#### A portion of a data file
_ _ _ _ _

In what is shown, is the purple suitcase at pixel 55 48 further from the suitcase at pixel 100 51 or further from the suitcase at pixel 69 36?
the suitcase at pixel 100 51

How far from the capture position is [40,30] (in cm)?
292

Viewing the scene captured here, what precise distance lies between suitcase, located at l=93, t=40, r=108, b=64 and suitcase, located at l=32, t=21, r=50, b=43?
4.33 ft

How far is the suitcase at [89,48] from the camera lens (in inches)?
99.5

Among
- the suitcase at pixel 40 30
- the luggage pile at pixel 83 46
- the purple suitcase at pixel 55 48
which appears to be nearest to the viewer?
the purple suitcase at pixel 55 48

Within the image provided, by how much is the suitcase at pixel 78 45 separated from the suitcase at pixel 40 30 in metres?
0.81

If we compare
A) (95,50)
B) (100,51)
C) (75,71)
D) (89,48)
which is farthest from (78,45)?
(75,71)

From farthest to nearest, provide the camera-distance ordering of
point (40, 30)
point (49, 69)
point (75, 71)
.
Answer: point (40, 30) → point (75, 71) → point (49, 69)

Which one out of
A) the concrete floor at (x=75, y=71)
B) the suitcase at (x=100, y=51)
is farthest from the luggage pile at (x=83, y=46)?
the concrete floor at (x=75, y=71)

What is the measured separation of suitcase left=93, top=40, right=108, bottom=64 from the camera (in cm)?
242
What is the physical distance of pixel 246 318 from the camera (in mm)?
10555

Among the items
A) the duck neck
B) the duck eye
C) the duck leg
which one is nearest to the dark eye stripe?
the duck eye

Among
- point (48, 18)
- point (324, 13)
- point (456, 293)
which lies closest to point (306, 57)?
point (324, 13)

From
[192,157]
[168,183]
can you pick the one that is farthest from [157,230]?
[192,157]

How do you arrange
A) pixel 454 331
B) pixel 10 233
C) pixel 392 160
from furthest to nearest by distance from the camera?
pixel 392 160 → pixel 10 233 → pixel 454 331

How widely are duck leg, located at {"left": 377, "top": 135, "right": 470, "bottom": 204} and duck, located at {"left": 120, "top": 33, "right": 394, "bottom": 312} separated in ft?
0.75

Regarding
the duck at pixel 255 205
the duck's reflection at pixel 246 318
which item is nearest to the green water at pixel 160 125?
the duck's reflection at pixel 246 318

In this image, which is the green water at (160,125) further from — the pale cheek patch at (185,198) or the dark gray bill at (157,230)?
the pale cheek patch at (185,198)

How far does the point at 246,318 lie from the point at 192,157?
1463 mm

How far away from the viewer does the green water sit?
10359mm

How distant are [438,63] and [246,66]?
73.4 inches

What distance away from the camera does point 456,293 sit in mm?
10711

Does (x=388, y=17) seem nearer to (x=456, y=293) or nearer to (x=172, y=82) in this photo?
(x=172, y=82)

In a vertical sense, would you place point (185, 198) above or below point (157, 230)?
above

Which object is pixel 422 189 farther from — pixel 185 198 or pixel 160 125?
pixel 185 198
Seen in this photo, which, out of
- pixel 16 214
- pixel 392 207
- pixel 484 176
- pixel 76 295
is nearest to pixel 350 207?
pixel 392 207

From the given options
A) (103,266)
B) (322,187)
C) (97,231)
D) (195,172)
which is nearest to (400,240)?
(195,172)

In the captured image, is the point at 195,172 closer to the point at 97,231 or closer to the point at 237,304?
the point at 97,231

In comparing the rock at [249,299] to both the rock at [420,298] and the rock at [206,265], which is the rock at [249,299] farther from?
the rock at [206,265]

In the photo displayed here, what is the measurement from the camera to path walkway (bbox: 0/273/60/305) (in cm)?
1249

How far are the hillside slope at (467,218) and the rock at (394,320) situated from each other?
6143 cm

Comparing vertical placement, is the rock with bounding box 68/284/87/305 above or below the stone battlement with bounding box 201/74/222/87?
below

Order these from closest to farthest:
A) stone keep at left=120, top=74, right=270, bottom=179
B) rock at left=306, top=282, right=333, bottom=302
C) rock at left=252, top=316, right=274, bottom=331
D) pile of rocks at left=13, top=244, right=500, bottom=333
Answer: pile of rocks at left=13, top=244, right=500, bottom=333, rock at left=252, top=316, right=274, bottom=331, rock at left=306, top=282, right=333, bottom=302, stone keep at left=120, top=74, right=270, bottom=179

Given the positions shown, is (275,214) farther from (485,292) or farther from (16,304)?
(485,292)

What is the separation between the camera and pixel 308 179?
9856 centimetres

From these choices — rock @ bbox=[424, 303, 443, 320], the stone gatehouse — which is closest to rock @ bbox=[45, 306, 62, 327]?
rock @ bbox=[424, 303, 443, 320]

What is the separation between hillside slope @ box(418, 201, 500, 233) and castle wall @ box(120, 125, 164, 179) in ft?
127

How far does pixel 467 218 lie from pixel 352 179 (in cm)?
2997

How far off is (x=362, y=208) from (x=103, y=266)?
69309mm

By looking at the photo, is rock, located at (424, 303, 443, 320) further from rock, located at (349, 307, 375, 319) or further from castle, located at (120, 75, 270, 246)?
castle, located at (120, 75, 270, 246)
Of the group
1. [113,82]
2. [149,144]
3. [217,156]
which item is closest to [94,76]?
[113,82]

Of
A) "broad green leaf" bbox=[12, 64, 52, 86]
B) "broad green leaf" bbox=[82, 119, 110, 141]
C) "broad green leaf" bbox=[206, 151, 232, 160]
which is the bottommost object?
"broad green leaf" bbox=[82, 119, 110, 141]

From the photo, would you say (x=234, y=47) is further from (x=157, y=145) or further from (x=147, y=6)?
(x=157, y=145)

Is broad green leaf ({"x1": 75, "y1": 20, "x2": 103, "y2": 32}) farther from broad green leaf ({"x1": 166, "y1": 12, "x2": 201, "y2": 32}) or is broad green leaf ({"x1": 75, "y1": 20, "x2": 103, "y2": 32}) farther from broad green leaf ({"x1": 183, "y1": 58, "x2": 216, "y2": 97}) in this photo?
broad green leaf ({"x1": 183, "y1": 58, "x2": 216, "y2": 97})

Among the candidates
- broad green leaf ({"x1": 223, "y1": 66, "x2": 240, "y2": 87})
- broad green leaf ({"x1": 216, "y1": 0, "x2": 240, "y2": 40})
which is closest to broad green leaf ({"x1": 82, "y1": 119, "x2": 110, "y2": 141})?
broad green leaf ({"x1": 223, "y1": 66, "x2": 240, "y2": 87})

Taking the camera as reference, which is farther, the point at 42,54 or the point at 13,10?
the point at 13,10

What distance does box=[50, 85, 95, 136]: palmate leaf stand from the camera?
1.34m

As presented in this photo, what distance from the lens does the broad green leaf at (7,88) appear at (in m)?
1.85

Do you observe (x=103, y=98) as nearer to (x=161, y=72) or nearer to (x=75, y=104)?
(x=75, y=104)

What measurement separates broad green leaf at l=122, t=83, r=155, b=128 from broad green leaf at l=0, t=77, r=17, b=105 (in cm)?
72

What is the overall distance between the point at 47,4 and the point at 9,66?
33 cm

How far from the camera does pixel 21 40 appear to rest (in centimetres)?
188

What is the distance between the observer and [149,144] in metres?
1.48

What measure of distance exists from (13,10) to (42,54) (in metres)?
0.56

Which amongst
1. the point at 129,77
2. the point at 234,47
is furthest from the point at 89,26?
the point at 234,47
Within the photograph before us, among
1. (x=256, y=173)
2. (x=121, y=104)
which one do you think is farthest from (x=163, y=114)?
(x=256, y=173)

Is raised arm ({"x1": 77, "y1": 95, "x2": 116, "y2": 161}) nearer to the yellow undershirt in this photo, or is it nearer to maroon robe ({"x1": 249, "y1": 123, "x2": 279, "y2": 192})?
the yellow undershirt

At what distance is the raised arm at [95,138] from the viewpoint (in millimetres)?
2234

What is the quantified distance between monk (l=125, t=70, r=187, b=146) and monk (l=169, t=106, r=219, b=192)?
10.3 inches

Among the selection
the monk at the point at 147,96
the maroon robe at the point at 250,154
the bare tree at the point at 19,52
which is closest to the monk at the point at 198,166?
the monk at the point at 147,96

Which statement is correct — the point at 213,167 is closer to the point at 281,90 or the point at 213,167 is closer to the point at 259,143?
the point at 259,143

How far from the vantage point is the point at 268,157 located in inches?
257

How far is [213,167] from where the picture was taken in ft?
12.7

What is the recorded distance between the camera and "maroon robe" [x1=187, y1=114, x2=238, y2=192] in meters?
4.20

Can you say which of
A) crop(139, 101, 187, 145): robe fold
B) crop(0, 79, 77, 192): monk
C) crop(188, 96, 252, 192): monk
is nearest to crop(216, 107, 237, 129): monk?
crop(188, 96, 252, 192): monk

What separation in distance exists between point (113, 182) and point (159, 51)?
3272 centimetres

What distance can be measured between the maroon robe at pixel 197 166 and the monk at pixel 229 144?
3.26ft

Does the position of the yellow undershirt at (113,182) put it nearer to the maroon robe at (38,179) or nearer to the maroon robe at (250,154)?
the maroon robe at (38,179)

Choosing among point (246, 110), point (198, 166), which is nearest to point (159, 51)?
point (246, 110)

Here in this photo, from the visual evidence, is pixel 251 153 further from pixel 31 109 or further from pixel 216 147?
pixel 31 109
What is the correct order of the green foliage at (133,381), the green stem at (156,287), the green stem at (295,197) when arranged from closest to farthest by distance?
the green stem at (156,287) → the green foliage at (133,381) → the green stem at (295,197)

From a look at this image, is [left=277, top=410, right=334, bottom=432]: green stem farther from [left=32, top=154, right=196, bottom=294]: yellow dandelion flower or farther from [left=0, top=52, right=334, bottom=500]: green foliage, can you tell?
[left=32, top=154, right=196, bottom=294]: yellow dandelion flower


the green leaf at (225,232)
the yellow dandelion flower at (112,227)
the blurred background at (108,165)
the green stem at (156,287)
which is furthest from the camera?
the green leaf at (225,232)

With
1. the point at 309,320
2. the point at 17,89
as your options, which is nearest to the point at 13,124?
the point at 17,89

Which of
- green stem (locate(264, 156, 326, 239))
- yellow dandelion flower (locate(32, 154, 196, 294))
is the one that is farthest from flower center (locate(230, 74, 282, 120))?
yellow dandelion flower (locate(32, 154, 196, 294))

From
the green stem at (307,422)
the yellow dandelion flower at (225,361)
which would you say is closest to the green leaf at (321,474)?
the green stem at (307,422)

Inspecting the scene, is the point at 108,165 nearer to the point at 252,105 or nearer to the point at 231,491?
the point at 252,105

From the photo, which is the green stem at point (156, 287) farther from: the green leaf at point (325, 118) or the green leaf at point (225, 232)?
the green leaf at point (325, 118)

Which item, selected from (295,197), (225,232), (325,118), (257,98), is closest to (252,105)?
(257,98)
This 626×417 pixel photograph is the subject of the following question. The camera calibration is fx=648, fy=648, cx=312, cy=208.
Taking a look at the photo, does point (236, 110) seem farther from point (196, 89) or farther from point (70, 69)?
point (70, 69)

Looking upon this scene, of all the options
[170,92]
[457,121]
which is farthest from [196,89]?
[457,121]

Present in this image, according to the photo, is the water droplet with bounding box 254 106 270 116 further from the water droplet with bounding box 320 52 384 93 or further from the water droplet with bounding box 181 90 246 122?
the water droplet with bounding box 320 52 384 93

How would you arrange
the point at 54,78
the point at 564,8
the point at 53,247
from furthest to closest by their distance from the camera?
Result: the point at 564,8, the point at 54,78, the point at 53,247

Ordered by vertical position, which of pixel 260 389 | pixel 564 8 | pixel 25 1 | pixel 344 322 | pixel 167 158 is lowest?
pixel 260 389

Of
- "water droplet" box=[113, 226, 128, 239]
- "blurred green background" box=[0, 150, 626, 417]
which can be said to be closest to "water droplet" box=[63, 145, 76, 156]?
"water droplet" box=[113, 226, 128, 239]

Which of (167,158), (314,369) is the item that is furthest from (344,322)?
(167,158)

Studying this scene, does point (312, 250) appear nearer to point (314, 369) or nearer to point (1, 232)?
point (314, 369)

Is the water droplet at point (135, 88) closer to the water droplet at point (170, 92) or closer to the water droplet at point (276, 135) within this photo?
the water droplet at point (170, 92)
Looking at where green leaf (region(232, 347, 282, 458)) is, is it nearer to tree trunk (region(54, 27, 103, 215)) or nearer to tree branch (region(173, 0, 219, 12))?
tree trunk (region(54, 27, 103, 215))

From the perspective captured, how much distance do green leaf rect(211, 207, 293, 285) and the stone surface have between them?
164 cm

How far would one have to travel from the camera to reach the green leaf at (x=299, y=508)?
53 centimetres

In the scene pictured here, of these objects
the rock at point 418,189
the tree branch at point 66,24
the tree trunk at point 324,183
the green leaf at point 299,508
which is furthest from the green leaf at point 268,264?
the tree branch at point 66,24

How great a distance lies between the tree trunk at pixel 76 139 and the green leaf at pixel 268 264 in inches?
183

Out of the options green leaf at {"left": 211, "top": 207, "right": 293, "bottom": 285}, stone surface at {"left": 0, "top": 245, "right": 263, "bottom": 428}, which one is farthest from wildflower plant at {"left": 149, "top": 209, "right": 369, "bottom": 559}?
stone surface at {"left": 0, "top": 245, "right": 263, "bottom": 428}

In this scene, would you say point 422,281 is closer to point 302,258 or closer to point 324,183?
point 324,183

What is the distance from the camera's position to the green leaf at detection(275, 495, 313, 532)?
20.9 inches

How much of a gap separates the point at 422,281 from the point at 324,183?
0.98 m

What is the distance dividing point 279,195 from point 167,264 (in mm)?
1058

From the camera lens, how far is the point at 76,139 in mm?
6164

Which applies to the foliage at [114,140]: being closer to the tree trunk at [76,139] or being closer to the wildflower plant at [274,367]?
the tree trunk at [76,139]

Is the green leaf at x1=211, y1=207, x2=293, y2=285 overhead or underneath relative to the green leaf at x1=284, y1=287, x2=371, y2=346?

_ _ _ _ _

#### PROBLEM DESCRIPTION
Arrange the lines of the records as a JSON list of strings, one string per line and with blank lines omitted. Begin at the line containing "Can you say which of" and continue through the line containing "3272 centimetres".

#### ANSWER TO THIS TASK
[
  "Can you say which of",
  "A) crop(139, 101, 187, 145): robe fold",
  "B) crop(0, 79, 77, 192): monk",
  "C) crop(188, 96, 252, 192): monk",
  "is nearest to crop(216, 107, 237, 129): monk?",
  "crop(188, 96, 252, 192): monk",
  "What separation in distance exists between point (113, 182) and point (159, 51)?",
  "3272 centimetres"
]